TOPSIS with Manhattan distance inherits a nice property of SAW, i.e., the lack of rank reversals, in this random instance. One might object that the outcome of this experiment may depend on the large number of alternatives. As such, we show a similar example, with the only difference of the use of the Tchebychev distance in TOPSIS. The obtained rankings are reported in Table 3: many rank reversals appear.

Ceteris paribus the number of alternatives (and criteria), TOPSIS with the Manhattan distance might produce less rank reversals. Therefore, the lack of rank reversals in Table 2 does not only depend on a large number of alternatives. It remains that the analysis on rank reversals across distances in TOPSIS methods should be more robust and accurate.
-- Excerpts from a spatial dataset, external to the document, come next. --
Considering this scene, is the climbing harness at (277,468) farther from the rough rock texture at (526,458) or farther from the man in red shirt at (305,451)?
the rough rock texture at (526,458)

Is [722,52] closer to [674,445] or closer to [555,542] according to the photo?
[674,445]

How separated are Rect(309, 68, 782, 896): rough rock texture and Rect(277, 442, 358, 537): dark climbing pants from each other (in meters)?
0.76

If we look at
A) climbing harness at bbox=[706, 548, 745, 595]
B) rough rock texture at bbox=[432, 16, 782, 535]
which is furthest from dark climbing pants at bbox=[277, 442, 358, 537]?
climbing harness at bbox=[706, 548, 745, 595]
Table 2 The first column represents the ranking of TOPSIS with the Manhattan distance for 25 alternatives. The second column represents the ranking of TOPSIS with the Manhattan distance for 26 alternatives
Table 3 The first column represents the ranking of TOPSIS with the Tchebychev distance for 25 alternatives. The second column represents the ranking of TOPSIS with the Tchebychev distance for 26 alternatives

7 Conclusions

In this study, some formal properties for MCDM methods have been studied in TOPSIS approaches endowed with Euclidean, Manhattan and Tchebychev distances. These properties describe the degree of the additivity of the value function and the sensitivity to trade-off weights. We analyse howmuch formal properties satisfied by TOPSIS methods are close to the ones satisfied by SAW. In regard to those methodological insights, we conduct simulated experiments in order to select the procedure of TOPSIS which returns the closest results to SAW, which can be regarded as the simplest possible aggregation method. Experiments are is conducted through randomly uniform valuations in decision matrices in order to produce unbiased rankings via TOPSIS methods.
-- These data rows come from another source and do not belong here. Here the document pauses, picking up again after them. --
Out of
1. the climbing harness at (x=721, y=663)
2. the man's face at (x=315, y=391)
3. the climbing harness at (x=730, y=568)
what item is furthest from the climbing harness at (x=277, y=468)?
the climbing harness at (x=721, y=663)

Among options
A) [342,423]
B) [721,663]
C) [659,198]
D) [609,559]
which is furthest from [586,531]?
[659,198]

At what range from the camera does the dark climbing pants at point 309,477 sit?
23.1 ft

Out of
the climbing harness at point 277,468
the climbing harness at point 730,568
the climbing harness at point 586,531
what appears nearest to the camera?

The adoption of the Manhattan distance in TOPSIS methods yields recommended rankings which are extremely close to the ones of SAW. TOPSIS with the Manhattan distance is the procedure closer to the SAW method against many DMs’ preferences: variation in ranks, preservation of ranks, weighted variations in ranks, first-ranked alternatives. Moreover, under asimmetric similarity measures, TOPSIS methods are similar to SAW more than the extent to which SAW method is similar to TOPSIS methods. As a reasonable consequence of the previous result, we also show how TOPSIS is less prone to the phenomenon of rank reversals in its generated rankings, if the Manhattan distance is implemented in TOPSIS methods.
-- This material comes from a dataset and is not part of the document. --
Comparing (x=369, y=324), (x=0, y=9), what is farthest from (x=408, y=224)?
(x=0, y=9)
Similarities between TOPSIS and SAW approaches may vary across the range of alternatives and criteria chosen for our experimental study. Increased similarity indices tend to occur when the number of alternatives grows, especially if TOPSIS is endowed with the Manhattan distance. Conversely, there is a large number of scenarios for which the pattern shown by similarity indices is decreasing across variations in the number of criteria, especially if TOPSIS is endowed with the Tchebychev distance. Our conclusions support the literature dealing with the monotonic behaviour of similarities between TOPSIS and SAW. In fact, similar results have been found if the number of criteria is comparable or larger than the number of alternatives (Zanakis et al., 1998) (Zamani-Sabzi et al., 2016). However, the above monotonic results are less evident if DMs measure the dispersion of first-ranked alternatives.

It would be useful to compare rankings produced by different aggregation methods to the ones of SAW, especially if criteria weights have an asymmetrical relevance or ratings are biased. Furthermore, some attention could be devoted to the analysis of relevant cases based on specific endogenous characteristics of the instances which are considered (as done by Çelikbilek and Tüysüz (2020)), in order to further assess the performance of the studied approaches against some special distribution of performance data. Lastly, the importance of distances in TOPSIS methods have on the phenomenon of rank reversal deserves a more complete analysis.